• Deine Aufgabe: Führe bitte die Würdigung des Autors und seiner Bücher im Anschluss an ihren letzten Satz fort.
--- Zitierter Text ---
Dann einige Jahre nichts, ein beinahe verschwundener Autor; dann ein paar Zeitungsvorabdrucke, Skizzen, verheißungsvoll, dann der Roman, der sich um echte und berechnende Schatzsucher müht, die außerordentlichen Umwälzungen zur sozialistischen Landwirtschaft, also unvermittelt und hinein in die Gegenwart, ein Buch, das mit­unter weniger naturalistisch sein könnte, aber mitreißend und in den brisanten Konflikten ohne Verkleisterung und von sympathischer Naivität und poetisch (Die Erde machte ihren Buckel krumm und ließ die Sonne aufsitzen) und verschiedentlich zärtlich und was es an Klappentextvokabular noch geben mag, es stimmt sogar. Heinrich Ramm, der abgelöste LPG-Vorsitzende, ist wohl Sinnbild des eigenen komplizierten Weges zur Kunst, der junge Malterer Gegen­satz zu einer Kindheit, die ärmlich und verworren war, eine leib­haftige Hoffnung; Pflock, Eisenkolb, der Instrukteur: sie alle suchen nach dem Schatz in sich und in anderen, sie alle sind unterwegs zu diesem und jenem.

Doch seinen Meisterstreich - neben dem eigenartigen, moordunstigen "Nils Harland", einer kleinen Epopöe von Schuld und Sühne - vollbrachte er, nach meiner Ansicht, mit der Erzählung "Die lange Wand", ein kaum gewürdigtes, weithin unbekanntes Prosastück: Einer, zwischen Elbe und Rhein, fand sich, Jahre nach dem ersten Weltkrieg heimgekehrt und als gefallen gemeldet, auf dem klein­städtischen Kriegerdenkmal eingemeißelt, erhält bei einem jüngsten Soldatentreffen von seinem Exoffizier den Befehl, bei behördlicher Stelle das zu korrigieren, und rennt nun von Amt zu Amt, doch niemand ist interessiert, wegen eines bloßen Menschenlebens die Ordnung zu stören - und ein jeder entlarvt sogar die eigenen impe­rialen Ideale: die parabolische Kraft dieses Berichtes läßt ihn zu einem hervorragenden Zeugnis über die westdeutsche Situation, über die Vergangenheit werden.
--- Bereitgestellte Daten ---
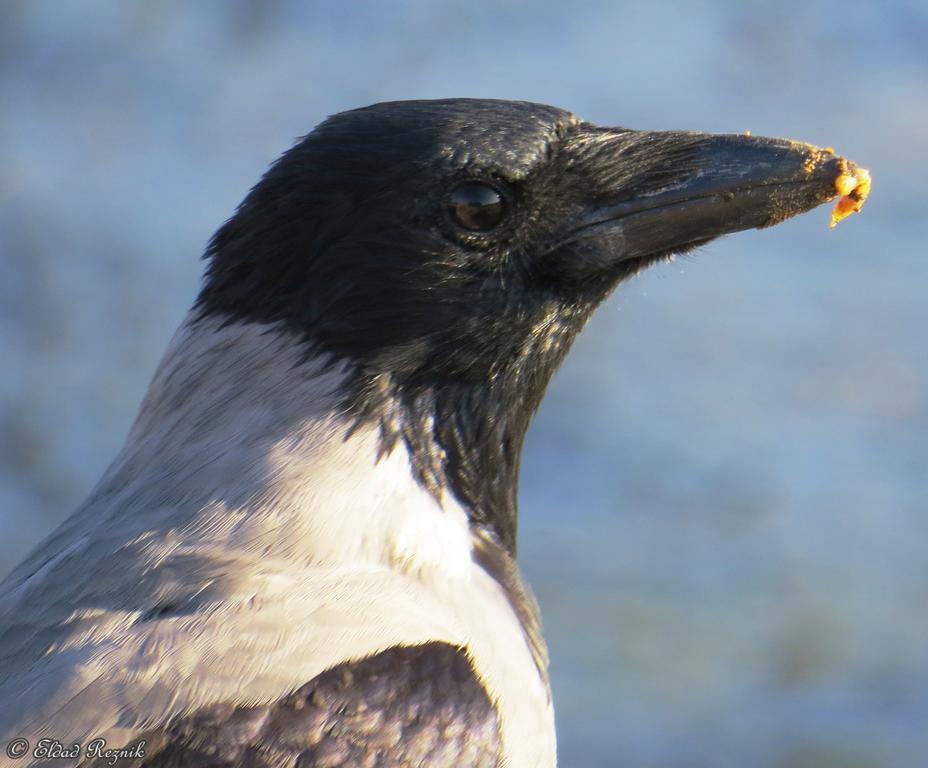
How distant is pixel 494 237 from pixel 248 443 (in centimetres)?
81

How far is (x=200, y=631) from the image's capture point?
3660mm

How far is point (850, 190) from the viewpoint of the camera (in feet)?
14.9

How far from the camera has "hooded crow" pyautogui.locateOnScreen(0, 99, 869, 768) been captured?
11.9 feet

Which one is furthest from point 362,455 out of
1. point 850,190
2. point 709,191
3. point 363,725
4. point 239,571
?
point 850,190

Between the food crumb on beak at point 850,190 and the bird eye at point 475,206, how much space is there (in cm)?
90

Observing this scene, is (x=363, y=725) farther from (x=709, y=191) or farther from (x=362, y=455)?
(x=709, y=191)

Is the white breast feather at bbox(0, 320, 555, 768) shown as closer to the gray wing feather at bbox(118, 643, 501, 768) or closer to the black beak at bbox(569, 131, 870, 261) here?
the gray wing feather at bbox(118, 643, 501, 768)

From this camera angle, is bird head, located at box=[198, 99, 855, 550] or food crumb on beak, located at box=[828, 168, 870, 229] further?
food crumb on beak, located at box=[828, 168, 870, 229]

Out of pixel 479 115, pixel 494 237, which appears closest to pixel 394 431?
pixel 494 237

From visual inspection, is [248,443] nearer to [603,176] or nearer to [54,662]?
[54,662]

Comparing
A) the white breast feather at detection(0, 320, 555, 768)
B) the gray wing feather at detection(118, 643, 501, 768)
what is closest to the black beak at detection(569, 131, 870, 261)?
the white breast feather at detection(0, 320, 555, 768)

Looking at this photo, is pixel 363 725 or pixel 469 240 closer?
pixel 363 725

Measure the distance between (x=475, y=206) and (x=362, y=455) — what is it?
27.0 inches

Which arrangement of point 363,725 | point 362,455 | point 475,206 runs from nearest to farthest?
point 363,725
point 362,455
point 475,206
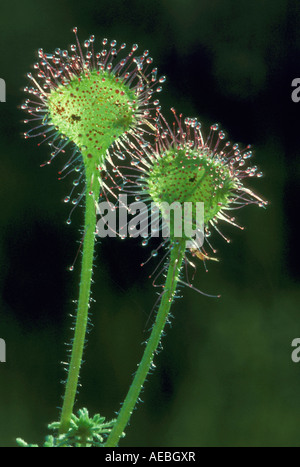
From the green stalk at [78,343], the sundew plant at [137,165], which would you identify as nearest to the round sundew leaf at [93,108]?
the sundew plant at [137,165]

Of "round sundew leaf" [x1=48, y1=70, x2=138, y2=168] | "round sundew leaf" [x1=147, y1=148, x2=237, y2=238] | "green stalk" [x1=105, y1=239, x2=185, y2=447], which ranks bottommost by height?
"green stalk" [x1=105, y1=239, x2=185, y2=447]

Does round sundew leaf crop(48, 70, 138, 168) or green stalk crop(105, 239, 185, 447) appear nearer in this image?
green stalk crop(105, 239, 185, 447)

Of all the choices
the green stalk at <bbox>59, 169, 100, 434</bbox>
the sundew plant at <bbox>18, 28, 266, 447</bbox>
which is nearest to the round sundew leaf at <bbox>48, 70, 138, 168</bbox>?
the sundew plant at <bbox>18, 28, 266, 447</bbox>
---
• Deine Antwort:
ANZEIGE ZUM ROMAN „SCHATZSUCHER": wiederaufgetaucht erich köhler geboren in karlsbad csr stop - seit besuch des literaturinsti­tutes johannes r becher leipzig verschollen stop - arbeitete früher als bäcker schneider portalwäscher kohlefahrer landarbeiter bergmann und in anderen berufen zuletzt genossenschaftsbauer stop -

Er sitzt dann an diesem nierenförmigen Tischchen, vor sich das Manuskript, sitzt in Joppe und Reitstiefeln und scheint noch immer nicht so recht ins gepolsterte Gestühl und neben den offenen Kamin zu passen, liest - wie gesagt - leise und stockend und manchmal unverschämt ungewöhnlich nuschelnd eine Geschichte über einen Stein, der natürlich, wie seine zitierte Erde, Symbolisches aufgebuckelt hat.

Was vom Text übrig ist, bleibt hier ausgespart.